_DOCUMENT:_
==================================================

At Visa, Johnson is in charge of the firm’s vast sponsorship portfolio, which includes all global Olympics rights. The 2018 Olympic Games featured some of Visa’s most innovative marketing techniques yet, including the distribution of commemorative pins and stickers that enabled Olympic spectators and athletes to make quick payments at over 1,000 touch-free payment terminals. Along with product placement, Johnson’s company also focused on player sponsorships, compiling a team of 54 athletes to star in advertisements and represent the Visa brand during the Olympics. Johnson’s expertise allowed Visa to continue its dominance as one of the most recognizable brands at the Games.

Angela Ruggiero, Co-Founder & Managing Partner, Sports Innovation Lab & Executive Board Member, International Olympic Committee

Angela Ruggiero shared insights from her experience managing the Sports Innovation Lab at the MSBC last year, speaking on the panel “Technology & Innovation: Optimizing Athlete Performance.” Like Johnson, Ruggiero also competed in the Olympics. She was a member of the U.S. women’s ice hockey team from 1998 through 2010, earning a gold medal in 1998, a silver in 2002 and 2010 and a bronze in 2006. After her playing career, Ruggiero was elected to the IOC Athletes’ Commission in 2010. In this role, she utilized her business skills to professionalize the commission and her influence quickly spread throughout the USOC and IOC.

Throughout her time as a member of the IOC, Ruggiero played a direct role in the 2018 Olympics. She initially made an impact by serving on the Bid Evaluation Commission that selected PyeongChang and later ensured that events ran smoothly as a member of the Coordination Commission for this year’s Olympics. During the Olympic Games last month, Ruggiero played an important role in representing athletes by working to push their interests, even in tricky cases such as the Russian doping scandal. In order to handle the doping issue, she took multiple viewpoints into consideration in order to represent global opinions. She also used her platform to praise the joint Korean women’s ice hockey team, suggesting they win the Nobel Peace Prize due to the sacrifices they had to make and the global impact of their unity. At the end of the Olympics, Ruggiero had the honor of awarding the U.S. women’s hockey team their gold medals, a fitting reward for the positive impact she has had on USA Hockey and the Olympics as a whole.

==================================================

_SUPPLIED MATERIAL:_
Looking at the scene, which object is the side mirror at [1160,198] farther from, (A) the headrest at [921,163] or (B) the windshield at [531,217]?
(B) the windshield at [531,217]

==================================================

_WHAT IS BEING ASKED:_
Answer these from the Olympics text:
1. How many athletes did Visa put on its team for the 2018 Olympics?
2. In what year was Angela Ruggiero elected to the IOC Athletes' Commission?
3. Which host did the Bid Evaluation Commission she served on select?

_SOLUTION TO THIS PROBLEM:_
1. 54
2. 2010
3. PyeongChang